TEOLOGI EKOLOGI
I.
PENDAHULUAN
Pada masa kini
kita semua menyaksikan bahkan sebagian dari kita ikut serta di dalam mengurangi
kualitas lingkungan hidup yang baik. Padahal pada hakikatnya Tuhan Allah telah
memberikan kita kepercayaan alias mandat untuk menikmati sekaligus menjaga lingkungan.
Lalu kalau bumi ini rusak, siapa yang akan merawatnya??? Secara teologis
keberadan manusia “sebagai gambar Allah” bukanlah terutama sebagai hak
istimewa, melainkan sebagai “tanggungjawab istimewa” sebagaimana Allah
percayakan kepada manusia untuk merawat ciptaannya.
Secara teologis manusia dan
mahluk hidup memiliki beberapa persamaan, diantaranya:
-
Sama-sama sebagai ciptaan Allah (Kej. 1)
-
Segala sesuatu yang bernafas memuji Tuhan (Maz 150)
-
Sama-sama milik Allah dan menerima kehidupan dari Allah (Kol.
1: 16-17)
Manusia bukanlah pusat dan
pemilik ciptaan. Kita adalah bagian dari ciptaan. “kita lebih merupakan milik
bumi ketimbang kita sebagai pemilik bumi” (Bryan Sirshio). [1]
II.
TERMINOLOGI
Untuk memahami arti terminologi Teologi Ekologi, maka sebaiknya pada awal
pembahasan ini perlu diberikan penjelasan kedua istilah tersebut, yakni teologi
dan ekologi tersebut. Istilah Teologi berasal dari bahasa Yunani: Theos (Allah)
dan Logia (perkataan-perkataan). Secara sederhana dapat dikatakan bahwa Teologi
adalah: perkatan-perkataan tentang Allah. Istilah Teologia di dalam tujuannya :
berupaya untuk membahasakan isi iman Kristen sejernih dan selogis mungkin.[2]

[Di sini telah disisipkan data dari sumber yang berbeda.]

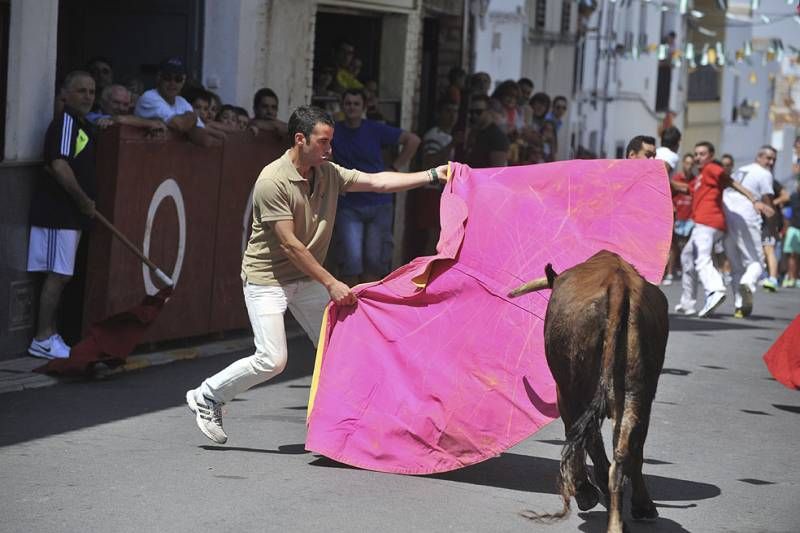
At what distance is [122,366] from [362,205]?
321 centimetres

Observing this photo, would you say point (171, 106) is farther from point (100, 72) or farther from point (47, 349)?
point (47, 349)

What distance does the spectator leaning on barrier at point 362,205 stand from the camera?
13.2m

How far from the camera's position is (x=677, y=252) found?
22141 mm

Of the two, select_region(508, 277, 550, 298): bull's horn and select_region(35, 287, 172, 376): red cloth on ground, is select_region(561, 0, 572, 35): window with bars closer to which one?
select_region(35, 287, 172, 376): red cloth on ground

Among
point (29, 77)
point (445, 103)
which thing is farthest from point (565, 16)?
point (29, 77)

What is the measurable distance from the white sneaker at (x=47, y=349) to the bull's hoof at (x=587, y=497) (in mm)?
5115

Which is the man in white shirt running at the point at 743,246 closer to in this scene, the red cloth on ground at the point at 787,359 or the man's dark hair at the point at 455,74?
the man's dark hair at the point at 455,74

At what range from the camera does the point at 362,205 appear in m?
13.2

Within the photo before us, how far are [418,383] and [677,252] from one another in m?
14.7

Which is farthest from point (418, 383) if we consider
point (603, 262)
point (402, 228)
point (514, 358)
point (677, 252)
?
point (677, 252)

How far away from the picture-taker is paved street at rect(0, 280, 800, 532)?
6.88 m

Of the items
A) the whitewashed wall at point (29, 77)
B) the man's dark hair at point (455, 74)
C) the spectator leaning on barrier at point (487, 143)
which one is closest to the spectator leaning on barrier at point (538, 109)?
the man's dark hair at point (455, 74)

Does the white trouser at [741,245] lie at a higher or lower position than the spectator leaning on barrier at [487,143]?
lower

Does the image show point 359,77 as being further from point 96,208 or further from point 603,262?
point 603,262
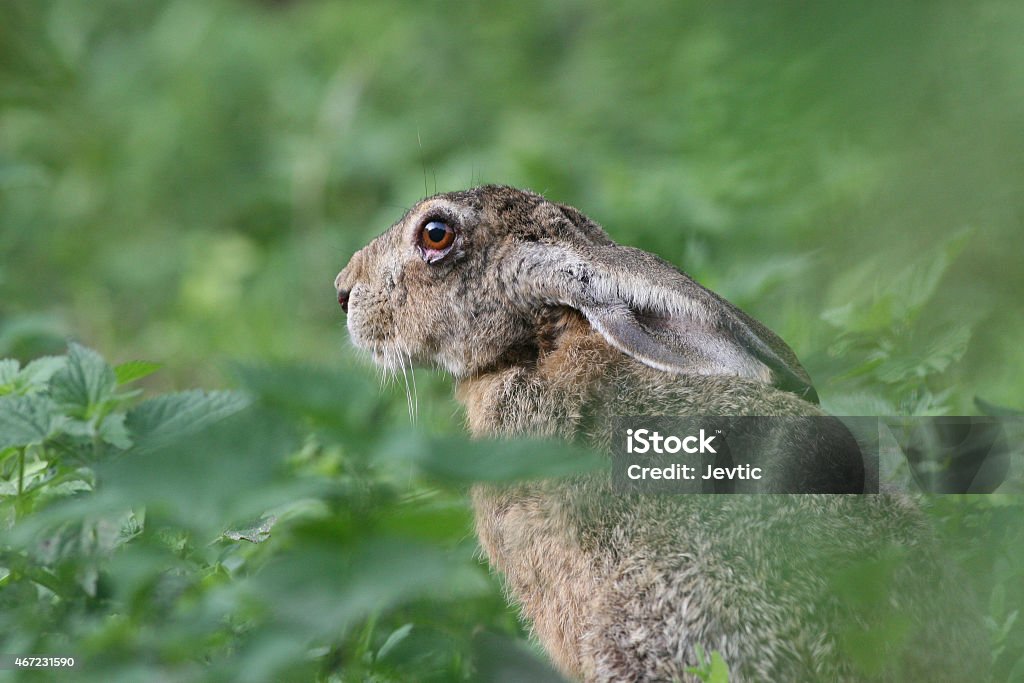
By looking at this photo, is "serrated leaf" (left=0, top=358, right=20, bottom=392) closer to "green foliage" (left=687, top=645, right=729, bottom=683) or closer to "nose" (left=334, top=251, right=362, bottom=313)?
"nose" (left=334, top=251, right=362, bottom=313)

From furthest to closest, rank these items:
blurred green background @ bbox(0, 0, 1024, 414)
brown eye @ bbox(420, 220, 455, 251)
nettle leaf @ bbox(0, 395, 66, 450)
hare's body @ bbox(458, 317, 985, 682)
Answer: brown eye @ bbox(420, 220, 455, 251) → hare's body @ bbox(458, 317, 985, 682) → nettle leaf @ bbox(0, 395, 66, 450) → blurred green background @ bbox(0, 0, 1024, 414)

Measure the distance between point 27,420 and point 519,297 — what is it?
5.66 feet

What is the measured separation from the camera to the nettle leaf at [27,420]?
2.47 metres

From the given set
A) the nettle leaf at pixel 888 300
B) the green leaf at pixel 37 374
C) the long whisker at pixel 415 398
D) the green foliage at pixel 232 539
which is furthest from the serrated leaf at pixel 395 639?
the nettle leaf at pixel 888 300

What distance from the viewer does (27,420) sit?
8.39ft

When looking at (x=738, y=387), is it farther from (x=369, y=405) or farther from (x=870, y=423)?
(x=369, y=405)

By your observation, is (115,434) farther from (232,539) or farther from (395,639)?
(395,639)

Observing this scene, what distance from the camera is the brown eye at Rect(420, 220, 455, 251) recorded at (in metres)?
4.03

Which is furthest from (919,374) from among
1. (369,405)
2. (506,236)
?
(369,405)

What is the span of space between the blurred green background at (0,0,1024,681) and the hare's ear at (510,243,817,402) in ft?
1.20

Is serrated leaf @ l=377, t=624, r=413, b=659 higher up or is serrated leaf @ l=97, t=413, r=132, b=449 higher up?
serrated leaf @ l=97, t=413, r=132, b=449

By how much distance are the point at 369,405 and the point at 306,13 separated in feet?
30.2

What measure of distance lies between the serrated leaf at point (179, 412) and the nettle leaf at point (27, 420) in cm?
19

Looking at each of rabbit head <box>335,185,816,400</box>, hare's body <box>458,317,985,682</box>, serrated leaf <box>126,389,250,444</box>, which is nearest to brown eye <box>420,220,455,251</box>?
rabbit head <box>335,185,816,400</box>
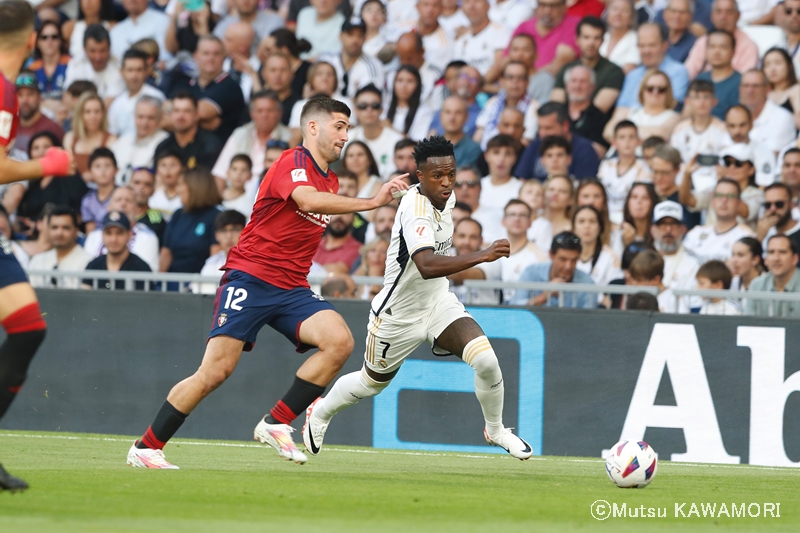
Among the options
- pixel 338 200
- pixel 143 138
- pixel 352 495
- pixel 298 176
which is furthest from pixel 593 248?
pixel 143 138

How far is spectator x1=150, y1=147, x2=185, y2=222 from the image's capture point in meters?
15.3

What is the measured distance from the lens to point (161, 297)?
42.0 feet

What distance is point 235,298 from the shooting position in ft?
28.0

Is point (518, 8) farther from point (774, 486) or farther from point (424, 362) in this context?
point (774, 486)

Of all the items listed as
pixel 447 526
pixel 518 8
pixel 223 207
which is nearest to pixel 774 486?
pixel 447 526

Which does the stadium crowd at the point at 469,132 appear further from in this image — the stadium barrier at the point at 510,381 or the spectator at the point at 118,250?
the stadium barrier at the point at 510,381

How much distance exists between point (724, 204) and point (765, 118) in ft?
4.97

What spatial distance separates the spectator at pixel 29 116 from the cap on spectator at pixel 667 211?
8391 mm

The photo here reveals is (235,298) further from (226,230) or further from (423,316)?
(226,230)

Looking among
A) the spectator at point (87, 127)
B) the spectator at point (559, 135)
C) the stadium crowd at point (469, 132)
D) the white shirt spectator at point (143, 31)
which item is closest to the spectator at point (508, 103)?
the stadium crowd at point (469, 132)

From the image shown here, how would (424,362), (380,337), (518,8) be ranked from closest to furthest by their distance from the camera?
(380,337)
(424,362)
(518,8)

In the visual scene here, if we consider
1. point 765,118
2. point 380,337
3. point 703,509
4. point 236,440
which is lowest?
point 236,440

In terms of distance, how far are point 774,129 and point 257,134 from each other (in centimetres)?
654

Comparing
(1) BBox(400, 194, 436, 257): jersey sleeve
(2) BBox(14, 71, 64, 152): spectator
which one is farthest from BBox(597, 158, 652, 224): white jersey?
(2) BBox(14, 71, 64, 152): spectator
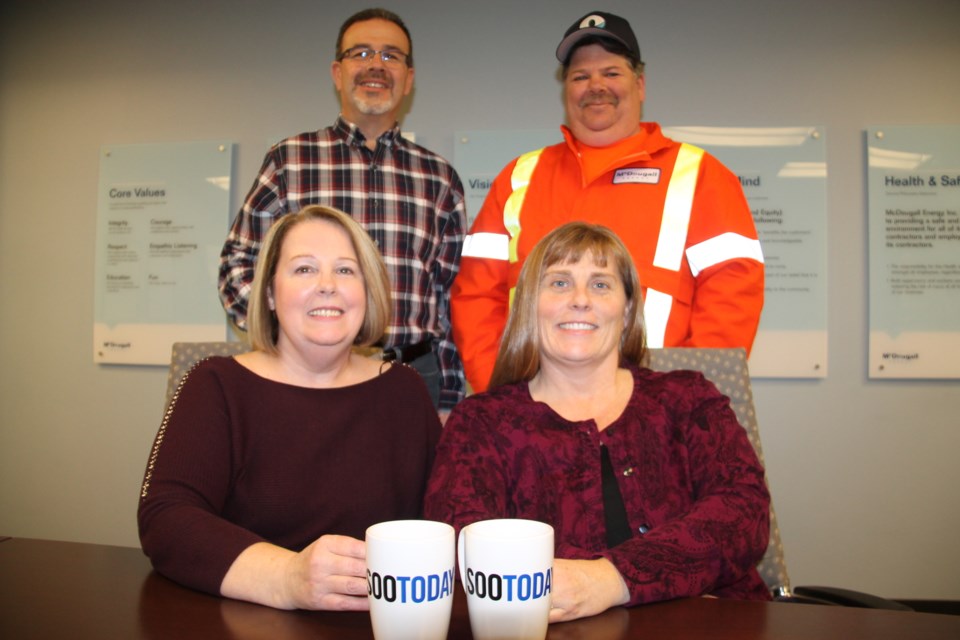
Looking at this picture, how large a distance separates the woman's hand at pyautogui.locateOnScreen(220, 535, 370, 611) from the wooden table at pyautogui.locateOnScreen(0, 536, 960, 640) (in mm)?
15

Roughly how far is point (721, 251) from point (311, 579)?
1661 millimetres

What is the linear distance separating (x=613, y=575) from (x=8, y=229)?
3948 millimetres

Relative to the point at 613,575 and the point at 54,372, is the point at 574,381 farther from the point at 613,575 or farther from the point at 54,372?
the point at 54,372

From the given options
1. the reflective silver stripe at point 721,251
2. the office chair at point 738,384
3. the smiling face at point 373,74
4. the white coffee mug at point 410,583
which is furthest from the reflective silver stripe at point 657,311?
the white coffee mug at point 410,583

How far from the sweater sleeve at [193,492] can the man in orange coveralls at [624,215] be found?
1.00 meters

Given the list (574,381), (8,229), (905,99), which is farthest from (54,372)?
(905,99)

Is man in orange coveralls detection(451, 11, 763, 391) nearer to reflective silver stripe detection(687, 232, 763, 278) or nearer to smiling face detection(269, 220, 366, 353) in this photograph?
reflective silver stripe detection(687, 232, 763, 278)

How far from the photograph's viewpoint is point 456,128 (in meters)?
3.30

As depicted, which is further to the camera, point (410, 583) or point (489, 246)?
point (489, 246)

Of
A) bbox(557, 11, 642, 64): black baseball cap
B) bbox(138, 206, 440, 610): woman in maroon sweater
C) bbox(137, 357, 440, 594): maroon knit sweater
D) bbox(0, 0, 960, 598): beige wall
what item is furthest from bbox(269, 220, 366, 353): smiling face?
bbox(0, 0, 960, 598): beige wall

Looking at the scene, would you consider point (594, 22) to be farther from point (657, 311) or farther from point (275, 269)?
point (275, 269)

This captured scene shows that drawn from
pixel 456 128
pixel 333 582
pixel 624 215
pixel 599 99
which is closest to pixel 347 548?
pixel 333 582

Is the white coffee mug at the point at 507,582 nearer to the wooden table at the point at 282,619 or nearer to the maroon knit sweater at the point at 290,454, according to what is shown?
the wooden table at the point at 282,619

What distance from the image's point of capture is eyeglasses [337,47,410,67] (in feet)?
7.86
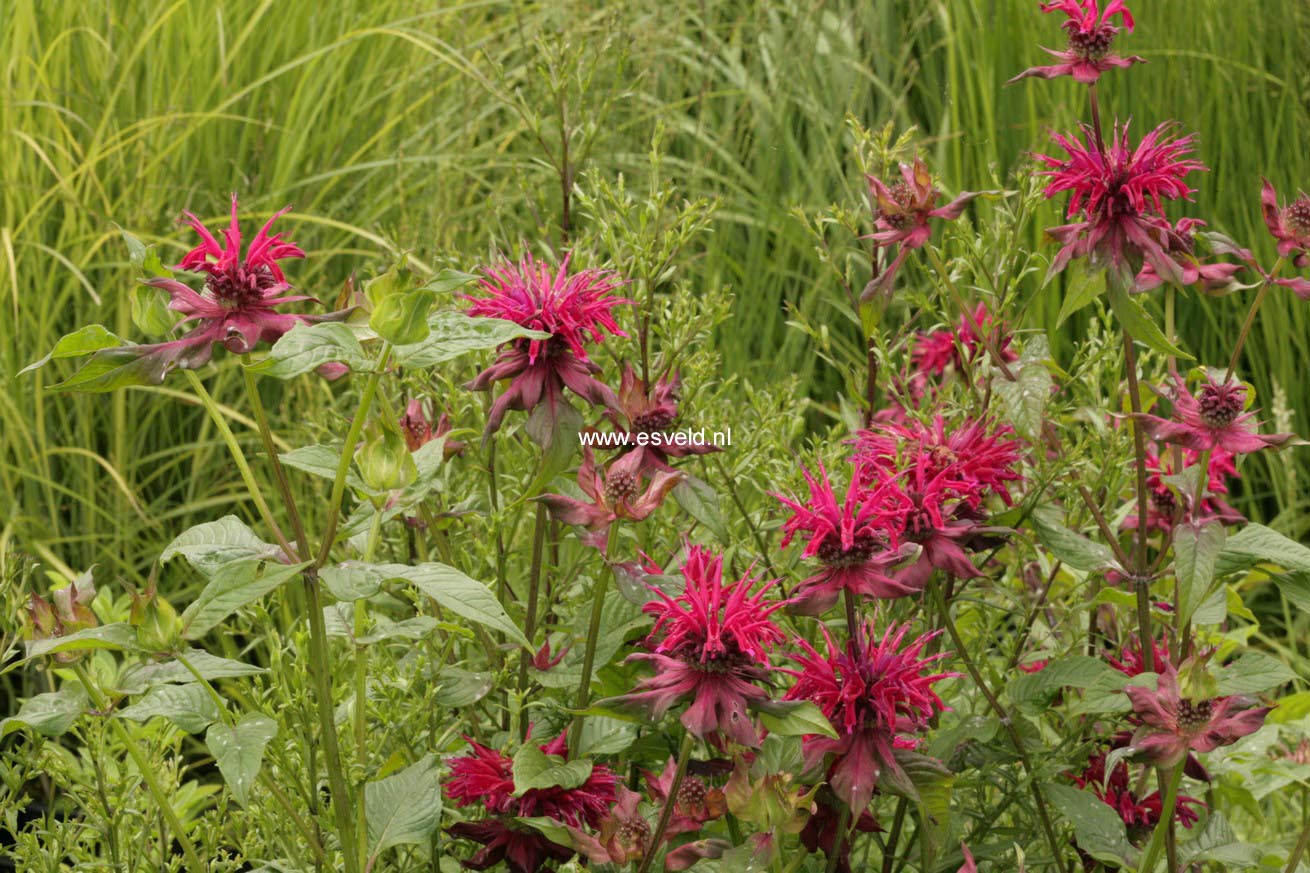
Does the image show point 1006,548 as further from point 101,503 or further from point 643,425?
point 101,503

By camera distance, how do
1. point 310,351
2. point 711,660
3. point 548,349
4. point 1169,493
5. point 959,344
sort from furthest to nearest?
point 1169,493, point 959,344, point 548,349, point 711,660, point 310,351

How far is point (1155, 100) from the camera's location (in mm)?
3088

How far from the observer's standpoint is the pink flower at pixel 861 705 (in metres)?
0.98

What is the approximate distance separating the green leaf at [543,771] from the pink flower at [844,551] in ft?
0.70

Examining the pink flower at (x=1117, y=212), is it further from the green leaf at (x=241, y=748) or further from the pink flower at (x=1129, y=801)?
the green leaf at (x=241, y=748)

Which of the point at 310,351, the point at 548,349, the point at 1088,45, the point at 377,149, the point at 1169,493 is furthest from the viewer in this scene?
the point at 377,149

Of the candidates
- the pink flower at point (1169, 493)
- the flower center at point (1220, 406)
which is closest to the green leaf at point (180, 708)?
the flower center at point (1220, 406)

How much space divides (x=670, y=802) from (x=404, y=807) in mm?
192

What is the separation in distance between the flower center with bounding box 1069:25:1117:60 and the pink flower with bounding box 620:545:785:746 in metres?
0.53

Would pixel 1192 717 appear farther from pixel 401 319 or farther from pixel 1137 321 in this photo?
pixel 401 319

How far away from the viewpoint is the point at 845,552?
3.24 ft

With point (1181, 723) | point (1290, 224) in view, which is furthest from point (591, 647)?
point (1290, 224)

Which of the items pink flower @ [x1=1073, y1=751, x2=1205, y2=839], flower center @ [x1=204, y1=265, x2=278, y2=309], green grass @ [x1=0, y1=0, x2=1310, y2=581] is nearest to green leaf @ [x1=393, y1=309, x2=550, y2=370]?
flower center @ [x1=204, y1=265, x2=278, y2=309]

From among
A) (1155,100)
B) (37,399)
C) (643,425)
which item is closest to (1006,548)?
(643,425)
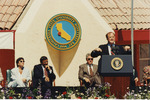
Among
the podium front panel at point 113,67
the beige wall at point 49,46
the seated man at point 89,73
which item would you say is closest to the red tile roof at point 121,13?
the beige wall at point 49,46

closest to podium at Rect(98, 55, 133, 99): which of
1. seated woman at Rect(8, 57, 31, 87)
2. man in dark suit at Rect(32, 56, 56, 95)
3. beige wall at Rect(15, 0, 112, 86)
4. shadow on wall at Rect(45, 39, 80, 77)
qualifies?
man in dark suit at Rect(32, 56, 56, 95)

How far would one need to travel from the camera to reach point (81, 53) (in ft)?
58.5

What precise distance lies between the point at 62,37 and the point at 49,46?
57 cm

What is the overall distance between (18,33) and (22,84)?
3.50 m

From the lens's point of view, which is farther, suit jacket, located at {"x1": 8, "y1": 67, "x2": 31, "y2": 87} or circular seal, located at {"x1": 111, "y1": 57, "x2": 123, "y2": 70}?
suit jacket, located at {"x1": 8, "y1": 67, "x2": 31, "y2": 87}

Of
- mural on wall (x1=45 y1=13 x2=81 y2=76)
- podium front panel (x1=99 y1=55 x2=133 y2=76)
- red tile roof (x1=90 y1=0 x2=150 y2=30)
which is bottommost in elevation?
podium front panel (x1=99 y1=55 x2=133 y2=76)

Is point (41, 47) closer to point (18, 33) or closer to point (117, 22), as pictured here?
point (18, 33)

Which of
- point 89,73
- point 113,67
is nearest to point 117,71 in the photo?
point 113,67

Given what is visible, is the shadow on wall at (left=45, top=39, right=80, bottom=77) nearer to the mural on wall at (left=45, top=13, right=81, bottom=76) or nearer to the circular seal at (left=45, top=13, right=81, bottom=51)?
the mural on wall at (left=45, top=13, right=81, bottom=76)

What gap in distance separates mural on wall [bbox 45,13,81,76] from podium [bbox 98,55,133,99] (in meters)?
5.09

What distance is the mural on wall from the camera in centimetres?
1762

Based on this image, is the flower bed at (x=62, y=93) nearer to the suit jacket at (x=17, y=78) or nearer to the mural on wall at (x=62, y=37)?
the suit jacket at (x=17, y=78)

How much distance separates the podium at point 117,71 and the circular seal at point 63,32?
508cm

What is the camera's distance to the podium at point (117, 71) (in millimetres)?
12391
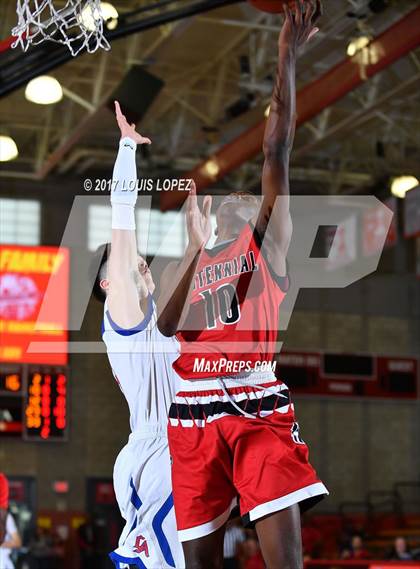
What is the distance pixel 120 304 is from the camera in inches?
198

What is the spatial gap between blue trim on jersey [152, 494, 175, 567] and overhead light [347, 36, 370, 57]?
28.7ft

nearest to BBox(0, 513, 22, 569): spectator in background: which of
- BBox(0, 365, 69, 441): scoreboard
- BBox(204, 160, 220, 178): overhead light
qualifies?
BBox(0, 365, 69, 441): scoreboard

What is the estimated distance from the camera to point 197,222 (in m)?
4.51

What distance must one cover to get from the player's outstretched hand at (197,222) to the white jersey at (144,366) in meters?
0.59

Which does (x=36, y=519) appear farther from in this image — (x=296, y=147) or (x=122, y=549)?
(x=122, y=549)

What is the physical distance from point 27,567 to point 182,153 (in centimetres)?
785

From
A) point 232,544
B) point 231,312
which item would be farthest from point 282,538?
point 232,544

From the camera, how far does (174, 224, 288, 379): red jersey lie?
4.33 m

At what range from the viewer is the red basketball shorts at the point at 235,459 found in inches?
159

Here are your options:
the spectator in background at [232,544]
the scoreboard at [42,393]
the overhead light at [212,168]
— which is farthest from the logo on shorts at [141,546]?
the overhead light at [212,168]

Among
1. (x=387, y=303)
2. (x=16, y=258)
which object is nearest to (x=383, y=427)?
(x=387, y=303)

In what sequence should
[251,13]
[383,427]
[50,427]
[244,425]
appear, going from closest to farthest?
1. [244,425]
2. [251,13]
3. [50,427]
4. [383,427]

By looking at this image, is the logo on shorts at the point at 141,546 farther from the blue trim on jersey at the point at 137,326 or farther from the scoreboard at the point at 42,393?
the scoreboard at the point at 42,393

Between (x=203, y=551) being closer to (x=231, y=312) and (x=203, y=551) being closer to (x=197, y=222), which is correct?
(x=231, y=312)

Maksudnya bahwa pemahaman teologia berarti melibatkan manusia untuk meneliti
lebih jauh secara sengaja, kritis, analitis, logis, argumentatif tentang Allah.
Atau dapat kita katakan bahwa Teologia adalah suatu upaya untuk menyederhanakan
pengertian tentang Allah agar dapa dipahami lebih mudah oleh semua umat
manusia.[3]
Selanjutnya, menurut Webster’s New
World Dictionary istilah ekologi (ecology) yang dikutip dari bahasa Yunani ekologie
(N) atau oikos dijelaskan demikian: oikos artinya rumah atau tempat tinggal.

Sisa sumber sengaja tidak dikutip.